O campo do Corinthinha de Santo André poderia ter sido preservado como santuário do Rei do Futebol, mas virou parque de piscinas aquáticas de um clube que se recolheu suburbanamente à condição de eventos sociais para apenas algumas centenas de associados. Jogou-se fora a possibilidade de colocar Santo André no espetacular roteiro de um craque de futebol cujo nome está entre os mais pronunciados e reconhecidos em todos os cantos do planeta, qualquer que seja a língua, o dialeto, a condição econômica e a situação social.
Ainda dá tempo
Se o estádio do Corinthinha jamais recuperará a história jogada ao lixo por conta do descaso de dirigentes esportivos, de dirigentes públicos e da própria comunidade incapaz de enxergar a importância do futebol como elemento de identidade e, também nestes tempos de marketing, de frondosas receitas turísticas, ainda é tempo de reunir meia dúzia de interessados para erguer uma obra que -- Juscelino Kubitschek como símbolo -- reconstruiria a história da indústria automobilística do Brasil que, como se sabe, está ligadíssima ao Grande ABC.

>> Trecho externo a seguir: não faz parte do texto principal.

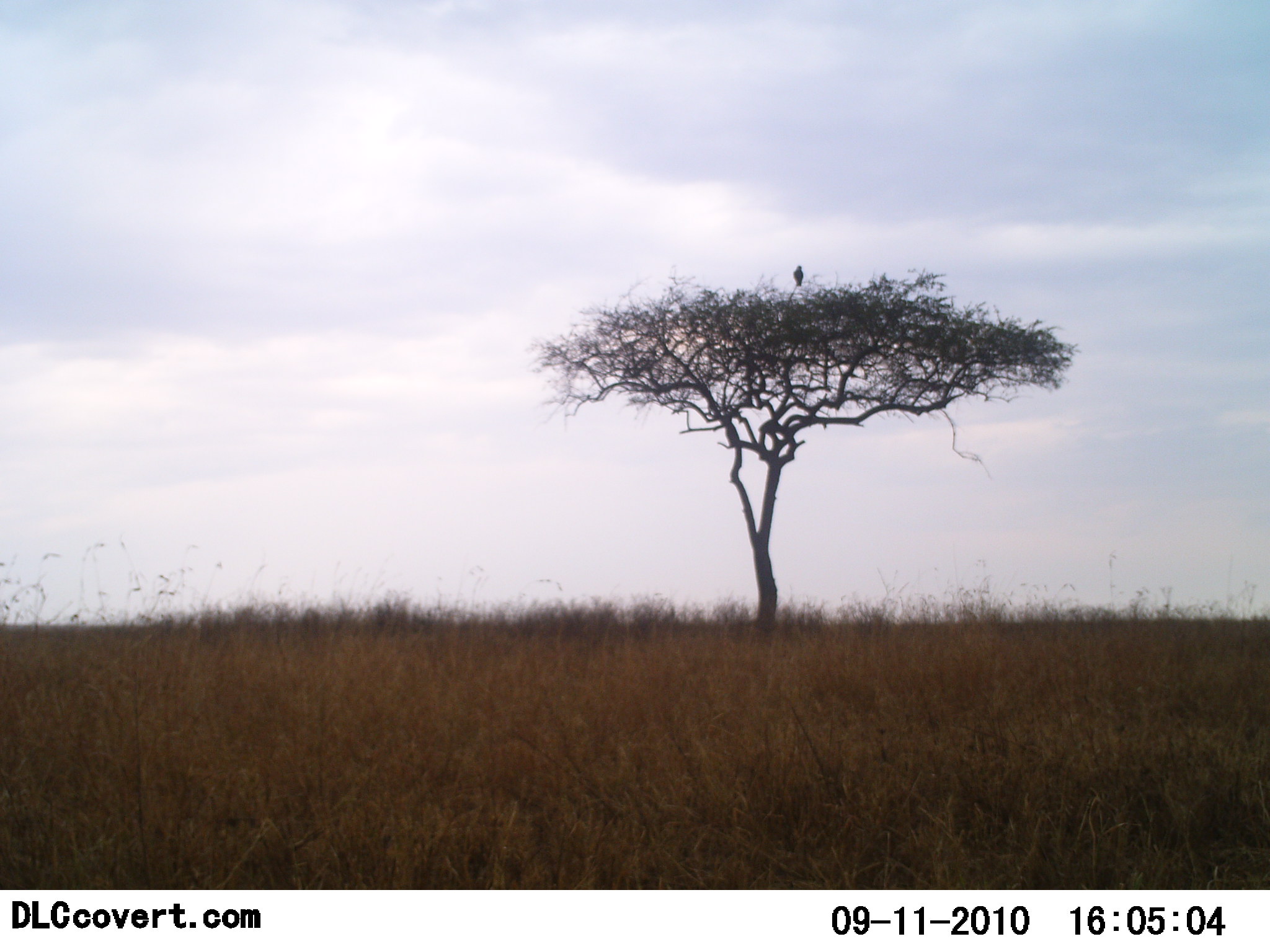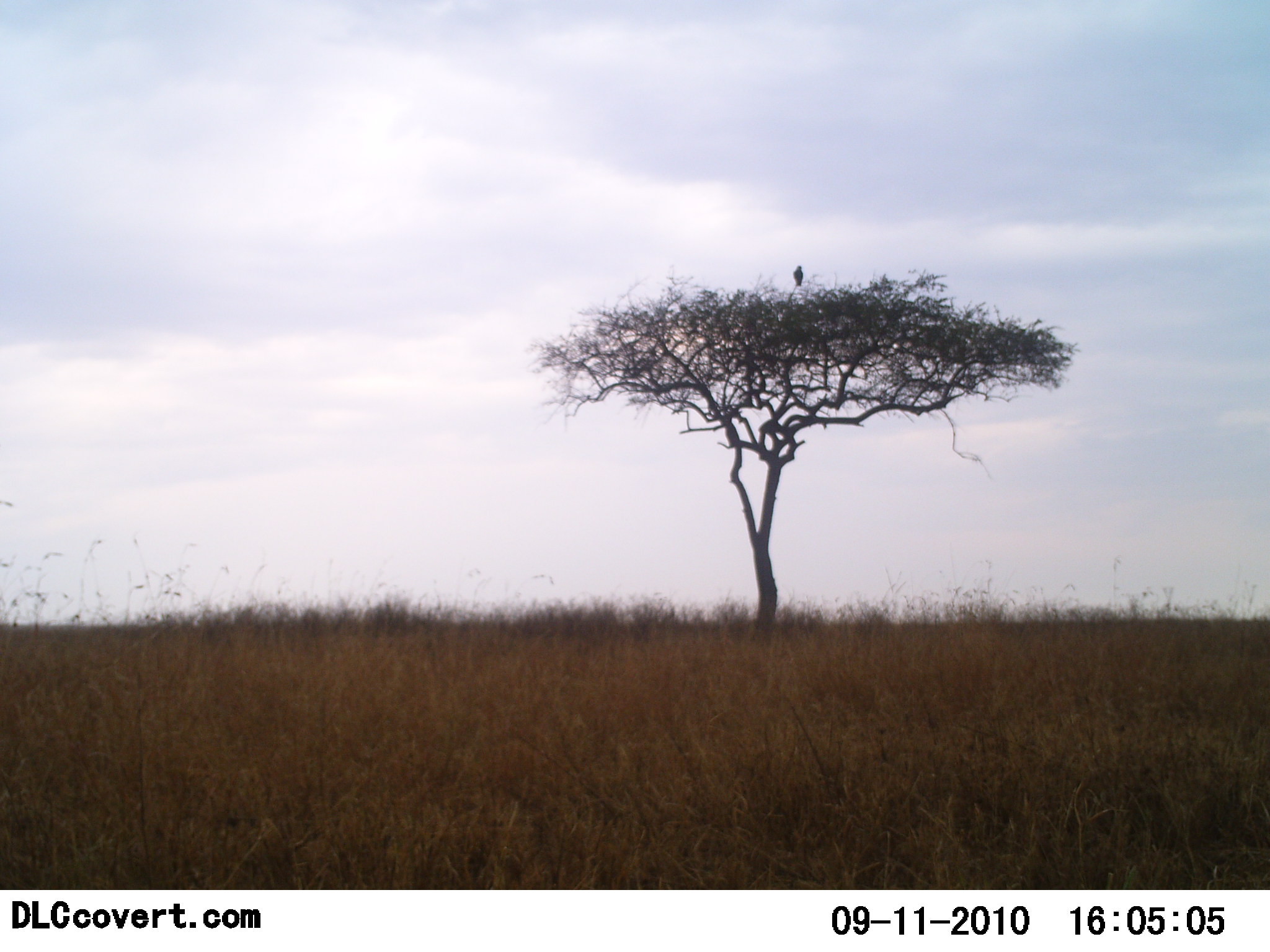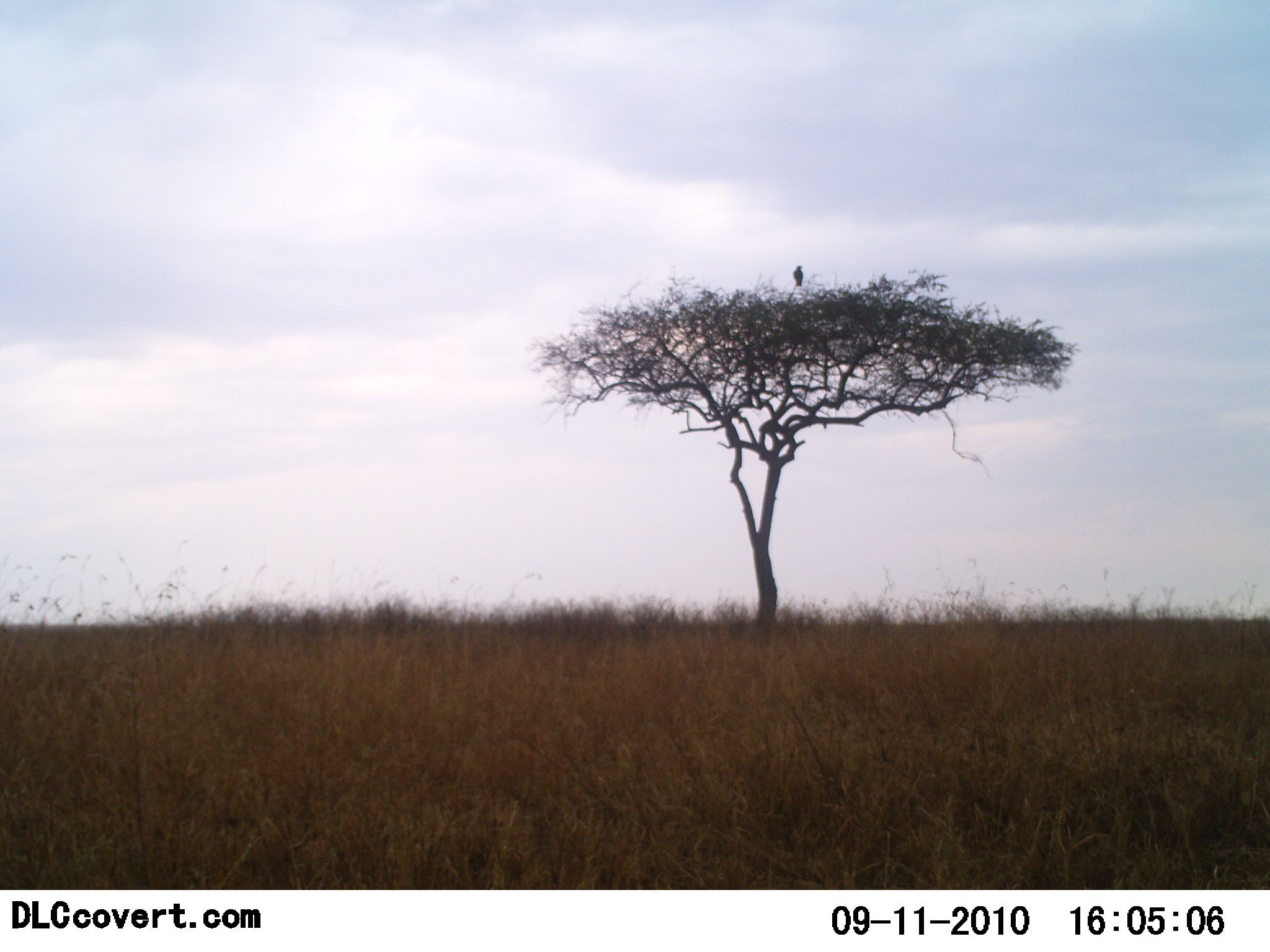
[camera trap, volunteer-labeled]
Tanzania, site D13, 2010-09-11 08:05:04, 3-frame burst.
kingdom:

A dúvida que persiste à justa lamentação da perda do Estádio Américo Guazzelli e ao desinteresse de regionalizar Juscelino Kubitschek crava em duas vertentes. A primeira diz conta de que por falta de institucionalidade, subproduto de cidadania, corre-se o risco de um elitismo obsoleto e discriminador considerar desimportante a arena sagrada do primeiro gol de Pelé. A segunda é a possibilidade de, por razões ideológicas, de hostilidade ao capital internacional, ao empreendedorismo privado, torcer-se o nariz para algo que lustraria o brilho da livre-iniciativa.

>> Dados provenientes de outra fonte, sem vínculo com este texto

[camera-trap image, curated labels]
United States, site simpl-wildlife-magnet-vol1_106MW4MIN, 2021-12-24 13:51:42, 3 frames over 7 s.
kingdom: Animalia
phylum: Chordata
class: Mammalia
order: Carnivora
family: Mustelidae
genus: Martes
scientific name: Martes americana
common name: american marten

As duas situações soam anacrônicas e desclassificatórias. No caso do Estádio Américo Guazzelli, a lembrança da imprevidência da destruição do campo de futebol e de tudo o que o cercava como ferramental de palco memorável remete automaticamente à desconsideração ignorante de que Pelé há muito entrou para o panteão das divindades e, portanto, símbolo mágico de interesse coletivo sobre o qual praticamente nada de desabonador é capaz de colar. Já o esquecimento da obra de Juscelino Kubitschek significa desdém às transformações econômicas no Grande ABC por conta da mobilidade social que o conjunto das montadoras e das autopeças possibilitou em poucas décadas. Se o Grande ABC não é melhor do que se apresenta, não se debite a situação à chegada de multinacionais automotivas mas, sobretudo, à evasão das autopeças que giravam em torno de seus territórios. Por mais que as montadoras se fechassem corporativamente e transformassem a própria atividade razão de existir, a pecha de complicações sociais cabe a administradores públicos imprevidentes que desprezaram a regra básica do bom gerenciamento -- planejamento de olho no futuro, não nas próximas eleições.
A omissão de agentes públicos e sociais de Santo André à destruição das raízes da artilharia do maior jogador de futebol de todos os tempos é mais que uma pedra no sapato de imprudência. Trata-se, de fato, sem atenuante, de assassinato cultural que, ao ser lembrado agora, pode parecer apontamento tardio e desnecessário, quem sabe até supérfluo, diante do acúmulo de problemas que o Grande ABC registra.
O simplismo desse raciocínio justificaria o atentado contra a história apenas para os incautos. Ao demolir o Estádio Américo Guazzelli onde o ainda menino Pelé entrou em campo num segundo tempo e consagrou o andreense goleiro Zaluar, perpetrou-se indecorosa profanação esportiva de valor econômico imensurável para estes tempos em que localidades de todos os cantos do planeta buscam ícones para atrair visitantes e transformar cultura em dividendos financeiros.
50 anos
Ainda é possível, entretanto, recuperar o equilíbrio do escorregão provocado pelo descaso à implantação também há exatos 50 anos da indústria automobilística nacional pelo então presidente Juscelino Kubitschek. Especialmente em São Bernardo, capital automobilística do País. Aqui, onde a Volkswagen acionou a chave de ignição da linha de montagem do Fusca, um memorial de JK é mais que providencial. Principalmente nestes tempos em que tanto se espicaça, com razão, os exagerados custos dos veículos que saem das linhas de produção do Grande ABC, sempre em desvantagem em relação às outras unidades, espalhadas pelo País por conta de privilégios da guerra fiscal.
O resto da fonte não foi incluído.